Yes, I was - my apologies for half-assing the notation.
And yes, these studies are performed at multiple temperatures - Here is one example of what I'm talking about : Benchmark Reaction Rates, the Stability of Biological Molecules in Water, and the Evolution of Catalytic Power in Enzymes
, in particular table 1. They describe how these values are obtained in the introduction:
An alternative approach, used in much of the work described here, is to conduct reactions in sealed quartz tubes (which must be encased in steel bombs to avoid explosions when reactions are conducted in aqueous solution above 260°C) for various time intervals at elevated temperatures and, after cooling, to monitor the integrated intensities of the signals arising from the reactants and products by high-field proton NMR. If substrate disintegration and product formation follow simple first-order kinetics at each temperature (with the second substrate in large excess in reactions that involve more than one substrate), and if rate constants obtained over a range of temperatures yield a linear Arrhenius plot when plotted as a logarithmic function of 1/T (kelvin), then the rate constant (k25°C) at 25°C can be extrapolated.
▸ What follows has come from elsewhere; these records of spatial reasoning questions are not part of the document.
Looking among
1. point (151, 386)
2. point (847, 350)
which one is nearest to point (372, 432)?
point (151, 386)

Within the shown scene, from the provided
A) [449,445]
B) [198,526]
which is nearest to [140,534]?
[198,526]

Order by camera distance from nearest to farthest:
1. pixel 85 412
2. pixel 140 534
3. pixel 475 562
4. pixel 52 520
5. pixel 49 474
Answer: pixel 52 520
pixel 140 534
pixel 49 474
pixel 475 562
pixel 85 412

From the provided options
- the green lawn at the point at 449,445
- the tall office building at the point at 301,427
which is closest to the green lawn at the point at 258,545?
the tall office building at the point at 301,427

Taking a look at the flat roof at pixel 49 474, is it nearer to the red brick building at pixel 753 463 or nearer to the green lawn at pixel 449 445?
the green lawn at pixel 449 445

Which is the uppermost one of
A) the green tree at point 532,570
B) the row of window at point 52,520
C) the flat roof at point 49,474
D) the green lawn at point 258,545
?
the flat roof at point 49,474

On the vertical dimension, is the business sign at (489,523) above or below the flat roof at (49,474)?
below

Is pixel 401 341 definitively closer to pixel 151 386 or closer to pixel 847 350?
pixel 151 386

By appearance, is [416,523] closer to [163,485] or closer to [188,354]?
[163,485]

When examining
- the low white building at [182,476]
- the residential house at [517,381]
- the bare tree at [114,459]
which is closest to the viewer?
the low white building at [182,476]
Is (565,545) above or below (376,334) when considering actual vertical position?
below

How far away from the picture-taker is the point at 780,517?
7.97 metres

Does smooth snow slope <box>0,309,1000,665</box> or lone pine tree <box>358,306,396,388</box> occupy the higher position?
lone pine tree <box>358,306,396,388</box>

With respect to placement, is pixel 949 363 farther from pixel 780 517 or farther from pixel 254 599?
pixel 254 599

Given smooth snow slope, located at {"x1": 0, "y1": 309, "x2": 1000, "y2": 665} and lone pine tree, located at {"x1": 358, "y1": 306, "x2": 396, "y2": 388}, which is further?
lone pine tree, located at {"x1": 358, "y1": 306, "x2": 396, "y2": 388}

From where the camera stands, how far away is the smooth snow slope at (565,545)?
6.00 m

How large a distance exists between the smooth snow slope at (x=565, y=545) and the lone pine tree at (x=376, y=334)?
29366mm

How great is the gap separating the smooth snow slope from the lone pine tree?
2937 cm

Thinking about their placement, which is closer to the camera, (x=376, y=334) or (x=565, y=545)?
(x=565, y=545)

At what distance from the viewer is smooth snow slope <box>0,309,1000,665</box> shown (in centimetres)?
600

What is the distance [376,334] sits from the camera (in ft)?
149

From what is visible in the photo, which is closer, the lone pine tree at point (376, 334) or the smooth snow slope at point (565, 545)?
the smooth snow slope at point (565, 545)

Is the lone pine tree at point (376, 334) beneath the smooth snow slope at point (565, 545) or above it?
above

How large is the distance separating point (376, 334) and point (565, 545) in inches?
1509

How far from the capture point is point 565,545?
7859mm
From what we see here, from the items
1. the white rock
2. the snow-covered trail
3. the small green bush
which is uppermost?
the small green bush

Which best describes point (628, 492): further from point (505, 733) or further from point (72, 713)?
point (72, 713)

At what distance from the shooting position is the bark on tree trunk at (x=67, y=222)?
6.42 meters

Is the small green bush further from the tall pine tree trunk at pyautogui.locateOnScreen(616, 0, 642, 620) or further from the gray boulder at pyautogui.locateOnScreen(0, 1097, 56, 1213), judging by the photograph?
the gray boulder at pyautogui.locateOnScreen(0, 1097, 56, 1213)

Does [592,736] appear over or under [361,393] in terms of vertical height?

The values I'm interested were among those collected in this way. So they're calculating rate reactions over multiple temperatures and verifying that they follow Arrhenius kinetics, and using that to extrapolate the k25°C
. Where I'm getting lost is that it seems bizarre to me that you would go through the effort of collecting enough data to extrapolate the reaction rate at 25°C, but not publish enough of that data to allow readers to extrapolate the reaction rate at other temperatures? Unless I'm overlooking something?
I apologize if these questions are a bit muddled or I'm not providing enough information. This is not my main area of expertise, and I'm feeling
a bit muddled now. I really appreciate any guidance you all have.